During the pandemic we all became much more aware of the immense pressure that hospitals and their staff are under. It was a wakeup call to look again at hospitals as not only health centres but ‘workplaces’, and to rethink how we design for those who provide frontline care.

At the same time, the pandemic provided a huge opportunity to completely rethink healthcare provision. Restrictions meant a step change in the use of artificial intelligence, tele-healthcare and the numbers of both patients and staff connecting remotely. This radical review of the way we interface with healthcare has big implications for the future of hospital design. More so now, designers are working with clinicians to rethink overall capacity & functionality, ensuring the flexibility, resilience, and futureproofing of all spaces.


Venessa Hermantes, Director of HERMANTES STUDIO commented,


“Based on our recent collaboration on innovative new hospital designs for Our Hospital, Jersey and redevelopment works at UCLH, Central London, we are increasingly having design discussions around maximising staff wellbeing and flexible, future-proofed facilities for our clients’ workforces.

This was rarely discussed or embraced by client teams in previous years with these key areas seen as ‘back-of-house’ amongst these large hospital layouts with design & spending priorities being on patient-focused spaces. The whole focus on wellbeing for everyone is changing how we approach hospital design in exciting new ways. Wellbeing in ALL workplace sectors should be high on everyone’s agenda.

Aspirational, high-quality and therapeutic staff environments should ensure people can thrive in their workplace and are essential for the future of healthcare. More than ever before it’s about creating human-centric environments, retaining exceptional talent and ensuring staff can perform their roles effectively whilst feeling supported and empowered.”


Established knowledge tells us that poor work environments have a direct influence on productivity and wellness. The specific quality of a place directly affects its organizational functionality, individual workers’ satisfaction, work life balance and the overall culture. In a healthcare setting this can lead to stress, absenteeism, high levels of staff turnover, even medical errors. Ultimately these factors can compromise the overall quality of care.

In contrast, a carefully designed and supportive workplace can be described as an environment that attracts individuals into the health professions, encourages them to remain in the workforce and enables them to perform well and enjoy their role. Something that is fast being recognised by policy makers and commissioners. In late 2021 the NHS released its updated ‘NHS health and wellbeing framework’ a high-level culture change toolkit aimed at the wellbeing of staff. It identified the working environment as a core factor citing that staff ‘need an environment in which there is not only an absence of harmful conditions that can cause injury and illness but one that supports healthy choices and offers resources to actively encourage healthy behaviour.’

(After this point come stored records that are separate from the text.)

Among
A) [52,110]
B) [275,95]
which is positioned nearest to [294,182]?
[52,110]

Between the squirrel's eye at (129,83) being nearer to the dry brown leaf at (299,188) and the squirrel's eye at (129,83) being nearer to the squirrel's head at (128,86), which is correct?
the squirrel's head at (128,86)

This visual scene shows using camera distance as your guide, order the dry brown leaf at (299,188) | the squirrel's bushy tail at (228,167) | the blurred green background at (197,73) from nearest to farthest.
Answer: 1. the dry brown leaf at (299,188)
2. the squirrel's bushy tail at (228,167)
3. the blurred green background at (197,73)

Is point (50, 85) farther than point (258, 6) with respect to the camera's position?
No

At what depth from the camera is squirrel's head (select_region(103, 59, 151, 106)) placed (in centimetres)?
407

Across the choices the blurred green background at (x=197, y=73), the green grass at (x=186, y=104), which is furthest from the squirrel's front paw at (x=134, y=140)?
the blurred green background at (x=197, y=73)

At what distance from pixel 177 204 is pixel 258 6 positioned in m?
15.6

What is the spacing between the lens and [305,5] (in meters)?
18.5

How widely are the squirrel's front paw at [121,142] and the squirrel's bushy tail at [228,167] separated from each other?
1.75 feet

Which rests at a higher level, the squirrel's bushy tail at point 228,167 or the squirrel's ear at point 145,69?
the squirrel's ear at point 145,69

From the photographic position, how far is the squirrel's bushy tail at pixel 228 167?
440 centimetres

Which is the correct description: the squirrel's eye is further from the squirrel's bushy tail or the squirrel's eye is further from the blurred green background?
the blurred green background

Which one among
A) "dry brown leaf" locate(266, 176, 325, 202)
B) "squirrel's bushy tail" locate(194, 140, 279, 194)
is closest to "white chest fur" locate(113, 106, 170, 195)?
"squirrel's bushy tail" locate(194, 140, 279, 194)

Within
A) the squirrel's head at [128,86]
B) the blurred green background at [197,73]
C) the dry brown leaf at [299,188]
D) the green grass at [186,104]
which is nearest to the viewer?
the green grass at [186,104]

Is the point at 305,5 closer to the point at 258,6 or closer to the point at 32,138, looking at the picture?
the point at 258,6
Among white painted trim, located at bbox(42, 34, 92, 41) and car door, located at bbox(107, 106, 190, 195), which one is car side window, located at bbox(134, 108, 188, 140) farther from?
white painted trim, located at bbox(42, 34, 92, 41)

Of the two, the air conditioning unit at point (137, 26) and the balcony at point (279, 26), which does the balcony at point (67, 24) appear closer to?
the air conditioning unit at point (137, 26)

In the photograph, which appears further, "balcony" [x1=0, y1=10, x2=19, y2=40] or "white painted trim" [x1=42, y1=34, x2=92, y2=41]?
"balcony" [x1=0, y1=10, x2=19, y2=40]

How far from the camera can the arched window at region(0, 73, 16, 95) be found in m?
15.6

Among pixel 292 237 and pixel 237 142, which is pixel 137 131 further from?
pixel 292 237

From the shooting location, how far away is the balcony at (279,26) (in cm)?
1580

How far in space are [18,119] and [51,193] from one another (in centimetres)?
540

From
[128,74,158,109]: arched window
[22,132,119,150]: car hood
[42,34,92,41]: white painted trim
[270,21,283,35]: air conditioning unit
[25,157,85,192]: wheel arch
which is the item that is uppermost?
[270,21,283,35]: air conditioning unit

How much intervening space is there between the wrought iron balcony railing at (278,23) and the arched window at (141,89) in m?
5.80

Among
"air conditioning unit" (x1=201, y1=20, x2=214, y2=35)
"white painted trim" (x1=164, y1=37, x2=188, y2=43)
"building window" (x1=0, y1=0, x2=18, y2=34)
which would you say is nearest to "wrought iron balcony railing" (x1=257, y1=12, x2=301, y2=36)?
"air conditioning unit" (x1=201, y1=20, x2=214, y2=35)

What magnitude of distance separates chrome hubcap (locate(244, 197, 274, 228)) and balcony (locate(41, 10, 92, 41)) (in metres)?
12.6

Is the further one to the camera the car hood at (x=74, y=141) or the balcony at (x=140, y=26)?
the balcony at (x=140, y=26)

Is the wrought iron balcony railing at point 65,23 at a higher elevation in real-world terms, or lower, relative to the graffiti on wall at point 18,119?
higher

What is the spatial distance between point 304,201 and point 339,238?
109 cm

While some aspects of modern life have changed forever, others continue to undergo rapid advances that will see them unrecognisable by 2030. This is certainly the case with healthcare delivery.

The role of specialist design teams working on hospitals will be to synthesise as much incoming research as possible and shape this understanding into future-ready, destination workplaces where the wellbeing and comfort of both staff and patients is encoded into the fabric of the building.